Elite sport to continue but uncertainty persists lower down as restrictions loom

By PA Sport staff
·5-min read

The Football Association is awaiting guidance on how the second lockdown restrictions will affect next weekend’s FA Cup first round, while golf and swimming chiefs are to challenge the latest Government measures.

Prime Minister Boris Johnson announced a four-week lockdown would start on Thursday following a rise in coronavirus cases, but Secretary of State for Culture, Media and Sport Oliver Dowden confirmed top-level sport would not be affected this time around.

However, nine of the FA Cup ties due to be played over November 6-9 involve clubs from non-elite leagues, such as Skelmersdale United, Banbury United and Cray Valley Paper Mills.

The FA is understood to be planning to give an update on the situation on Monday.

National League South club Tonbridge Angels can play their tie at League Two Bradford as they are classed as an elite club.

But they fear those clubs in the tiers below will have to halt playing again.

“As things stand our fixture will go ahead,” said a club spokesman. “But it looks like those clubs below us will stop for a month.”

The FA said on Saturday night: “We acknowledge the Government’s announcement today regarding Covid-19 restrictions and are awaiting further information before we can confirm how this may affect non-elite football across England.”

Skelmersdale play in the North West Counties Football League, which said: “As with the whole of the sports industry, the NWCFL will take further guidance and await further information before issuing any statements.”

The ATP has announced that the season-ending ATP Finals at London’s O2, from November 15-22, will go ahead behind closed doors as planned.

But leisure centres, gyms and sports facilities including swimming pools and golf courses will all be forced to shut from Thursday.

England Golf will challenge the Government’s “counter-productive” decision to close the courses.

The organisation’s chief executive, Jeremy Tomlinson, has also signed a petition to make courses exempt from the list of venues required to close.

The petition has already surpassed the 100,000 signatures required to be considered for a debate in parliament.

In his letter on England Golf’s website, Tomlinson wrote: “Having digested the Prime Minister’s statement to the nation on Saturday night and read the guidance which followed, there is an element of confusion around the government’s stated intention to close down golf courses and facilities from Thursday, November 5.

“As a result of this, and with the health of the nation very much at the heart of my thinking, I would like to make clear England Golf’s intention to respectfully challenge the government’s rationale for closing golf courses.”

Swim England chief executive Jane Nickerson also plans to appeal to the Government over the new restrictions.

She wrote on Twitter: “Lots happening over the next couple of days. Media interviews and working in partnership with other indoor sports to lobby Government.

“Meetings tomorrow on this. I am championing our clubs and the health benefits of swimming to the nation as this is a key message to Government.”

The chair of the Sport for Development Coalition – a group of over 160 organisations and governing bodies – Andy Reed, has warned of a “huge cost to society further down the line” if community sport is not supported.

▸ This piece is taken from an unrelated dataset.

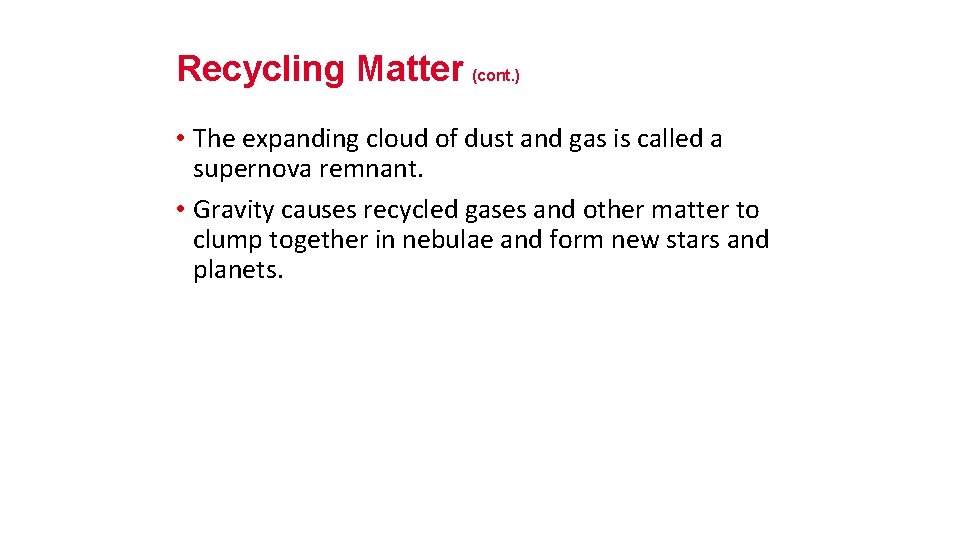 Recycling Matter (cont.)

• The expanding cloud of dust and gas is called a supernova remnant.

• Gravity causes recycled gases and other matter to clump together in nebulae and form new stars and planets.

“I don’t think any of us underestimates the gravity of this difficult decision that the Government has had to take,” he said. “Nonetheless it is imperative that the Prime Minister now commits to formally recognising and supporting the critically important role that community sport clubs and grassroots groups play across the UK.”

The Lawn Tennis Association has also lobbied the Government to allow outdoor tennis to continue given the new guidance around exercise and recreation, as well as calling for a sports recovery fund.

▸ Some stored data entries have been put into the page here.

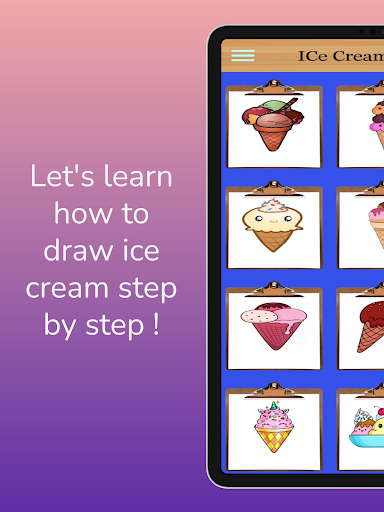 Let's learn how to draw ice cream step by step !

ICe Cream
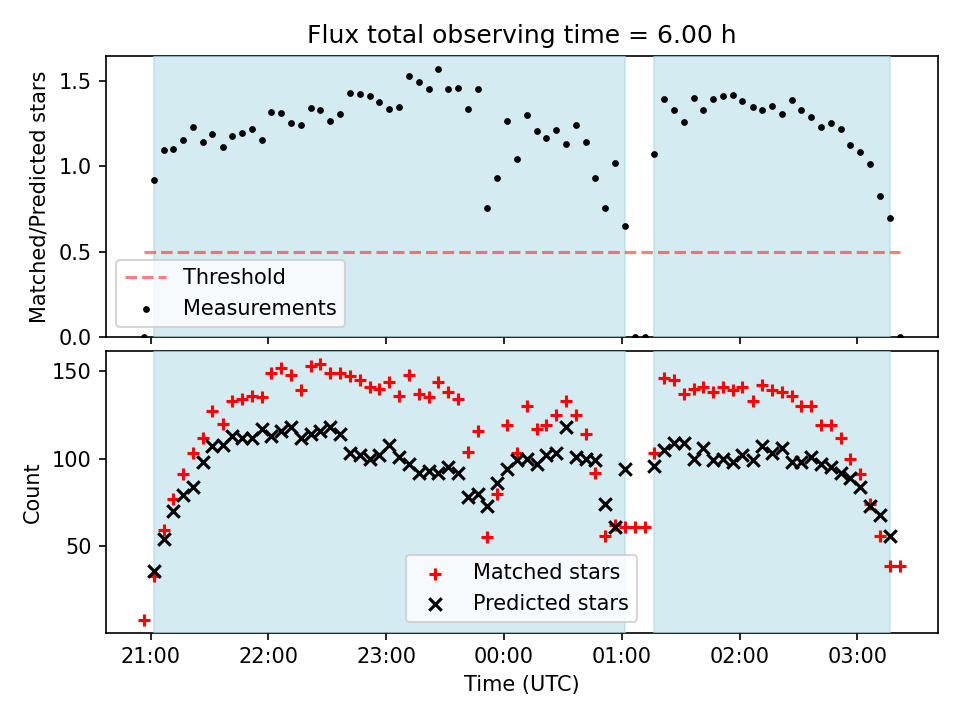 Flux total observing time = 6.00 h

Matched/Predicted stars

1.5
1.0
0.5
0.0

Threshold
Measurements

Count

150
100
50

Matched stars
Predicted stars

21:00
22:00
23:00
00:00
01:00
02:00
03:00

Time (UTC)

Chief executive Scott Lloyd said in a statement: “These measures will once again present huge challenges for tennis venues, coaches and players up and down the country who, like many others, will have already had an incredibly hard year.

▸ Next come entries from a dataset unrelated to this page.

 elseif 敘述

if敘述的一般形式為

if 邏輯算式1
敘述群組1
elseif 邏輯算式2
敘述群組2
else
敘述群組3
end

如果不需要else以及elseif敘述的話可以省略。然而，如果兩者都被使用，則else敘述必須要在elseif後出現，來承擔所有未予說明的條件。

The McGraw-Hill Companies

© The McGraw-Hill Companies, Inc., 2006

“Tennis is a safe, socially distant sport with the net acting as a natural barrier, and as such there is very low risk in terms of transmission of the virus.

“We believe if adults are allowed to meet someone else from their household for a socially distanced walk or conversation, they should be able to play tennis against each other from either side of a net.

“Keeping people as active as possible can play a key role in how we tackle the coronavirus. The next few weeks are undoubtedly going to be difficult for many people across the country and so the more we can do to maintain access to sport and encourage healthy lifestyles the better.”